Part I of this paper was reviewed in the Journal of Glaciology, Vol. 1, No. 2, p. 79. Part 2 was to have dealt with the upper air data, but Dr. Matthes died before he could write it. Actually it is doubtful whether sufficient material yet exists for such a study to be fruitful. But he left a number of further notes on surface weather in Greenland, and the junior author has collected and arranged these and added some later material. This forms a valuable summary of the weather prevailing over an inland ice cap, and it leaves no doubt that the persistent anticyclonic conditions, and the maintenance of the ice sheet entirely by low-level condensation, which constitute Hobbs’s theory, are a great exaggeration if not an illusion. Quiet weather prevails for less than half the time, and the main element in maintaining the ice sheet is clearly seen to be the snow brought by barometric depressions.

This must not be taken as implying that the great cold mass of Greenland does not influence the general weather situation—far from it. The normal sequence of events seems to be that depressions approaching Greenland, generally from the south-west, are diverted, and their centres travel northwards along either the west or the east coast. But a vigorous depression has a diameter of well over a thousand miles, and its wind system extends far across the inland ice, giving south-westerly winds on the west or easterly winds on the east. The easterly depressions are the more vigorous and hence the greatest accumulation of snow lies well to the east. These winds are frequently strong enough to sweep away the surface layer of cold air and bring a complete reversal of wind direction and a great rise of temperature, especially in winter. Weaker storms are not able to sweep away the surface air, and in these the cyclonic circulation overrides the cold air and snow or freezing rain falls through it. This condition, occasionally though rarely met with in England, where it brings the “glazed frost,” is probably quite common in Greenland. It is fair to say that the centres of most storms avoid the inland ice, but very occasionally an exceptionally intense depression is deep enough to ignore the ten thousand foot plateau and pass directly across Greenland from west to east—instances of this are quoted. The controversy exists because observations are so sparse and the width of the country is near the critical limit between non-interference with the tracks of depressions and complete blocking.

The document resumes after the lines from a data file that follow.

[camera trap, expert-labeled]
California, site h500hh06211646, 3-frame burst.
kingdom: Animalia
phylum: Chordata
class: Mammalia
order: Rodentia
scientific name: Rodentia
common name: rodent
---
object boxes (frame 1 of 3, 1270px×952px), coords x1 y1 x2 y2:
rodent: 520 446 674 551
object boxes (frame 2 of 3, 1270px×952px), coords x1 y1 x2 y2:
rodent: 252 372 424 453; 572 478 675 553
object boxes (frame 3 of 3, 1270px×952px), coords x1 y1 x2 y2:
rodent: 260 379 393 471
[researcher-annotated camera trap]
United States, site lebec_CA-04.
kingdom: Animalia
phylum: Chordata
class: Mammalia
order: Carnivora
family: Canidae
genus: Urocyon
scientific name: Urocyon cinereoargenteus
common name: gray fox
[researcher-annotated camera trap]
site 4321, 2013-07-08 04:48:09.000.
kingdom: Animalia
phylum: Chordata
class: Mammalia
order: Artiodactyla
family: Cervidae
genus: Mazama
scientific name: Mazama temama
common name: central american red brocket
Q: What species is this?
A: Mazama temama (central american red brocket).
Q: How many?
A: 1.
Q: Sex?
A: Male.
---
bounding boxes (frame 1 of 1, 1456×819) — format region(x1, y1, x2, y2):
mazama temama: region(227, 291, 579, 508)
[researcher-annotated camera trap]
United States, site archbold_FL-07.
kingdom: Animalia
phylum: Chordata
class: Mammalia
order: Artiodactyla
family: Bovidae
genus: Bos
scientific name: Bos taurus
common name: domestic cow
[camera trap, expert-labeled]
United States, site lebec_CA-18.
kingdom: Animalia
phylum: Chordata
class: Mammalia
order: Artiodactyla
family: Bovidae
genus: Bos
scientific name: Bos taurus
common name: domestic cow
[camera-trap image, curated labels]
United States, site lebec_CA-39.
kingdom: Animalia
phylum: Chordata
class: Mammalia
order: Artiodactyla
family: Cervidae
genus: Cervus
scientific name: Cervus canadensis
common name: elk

One other interesting point emerges. Greenland is not a simple dome, but has at least three centres of elevation, each of which has its own system of outflowing surface winds. This topography is not possible by Hobbs’s theory, according to which it would be rapidly smoothed out, but it is to be expected if the main source of supply is cyclonic snowfall, for then each separate dome would tend to be maintained by the increased local snowfall to which it gave rise.